___ Page extract ___

How to begin? Began why?

Hamilton Pinheiro
Codengage
Published in
5 min readDec 1, 2020

My product journey was a bit long…
I think that’s the way it is: all journey is long when applied to software as a product

Product management is to think about the supply chain and a product manager should have a global vision of everything that surrounds him.

Don’t assume that vision is universal and always be aware to look for other ways to connect more deeply with the challenges and turn those into opportunities. It’s more about empathy and patience than other stuff.

In my product management journey, I’ve had the opportunity to apply too many methodologies and frameworks. My favorites are:

Event Storming

Domain-Driven Design

Design thinking

Value Proposition Design

User Story Mapping

Behavior-Driven Development

API First

They aren’t a silver bullet but they brought me great results. All of them proved to have usability as oblique language and to require less technical skills, both good things to maximize project expectations of success and as consequence to allow me, as a product manager, to see a clear picture of what I was doing.

Combine, Improvise and Repeat to improve a product.

Product management is part of a supply chain, nevertheless, a product manager has to be aware of the whole product journey.

A great product manager has the brain of an engineer, the heart of a designer, and the speech of a diplomat.” — Deep Nishar, Vice President of Product at LinkedIn

I believe that is the best definition of the PM mind set.

The product life-cycle

A product life-cycle journey has four stages. In fact, we can compare it to storytelling with rises and falls.

If everything goes as expected I will lead you to a path of profit before the journey ends.

___

_What to work on:_ Write out the product management article again, starting at "Product management is to" and ending at "than other stuff.", with "vision" swapped for "perspective".

___ Data section ___

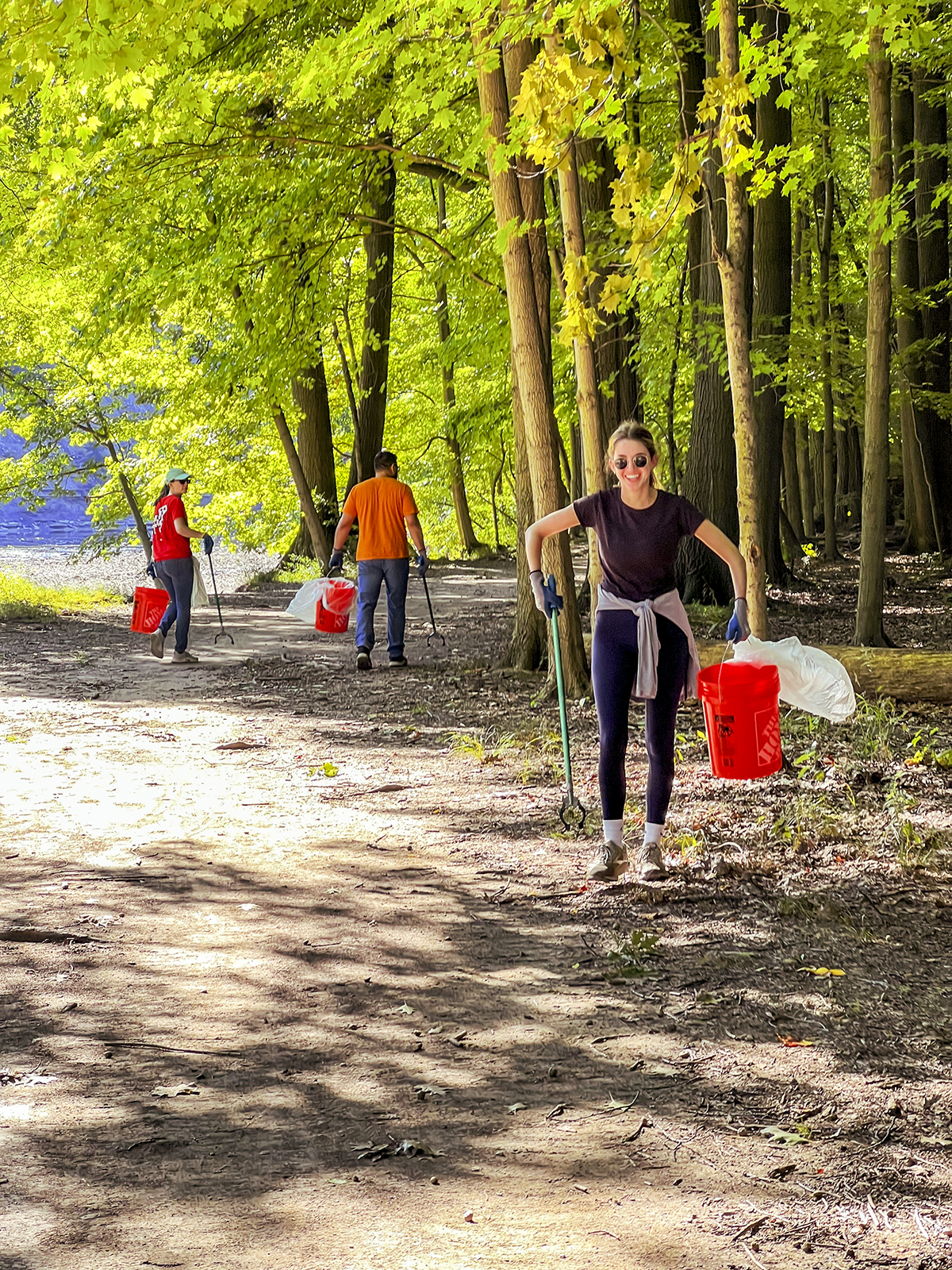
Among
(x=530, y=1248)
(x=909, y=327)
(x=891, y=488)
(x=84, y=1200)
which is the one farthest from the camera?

___

_Final answer:_
Product management is to think about the supply chain and a product manager should have a global perspective of everything that surrounds him.

Don’t assume that perspective is universal and always be aware to look for other ways to connect more deeply with the challenges and turn those into opportunities. It’s more about empathy and patience than other stuff.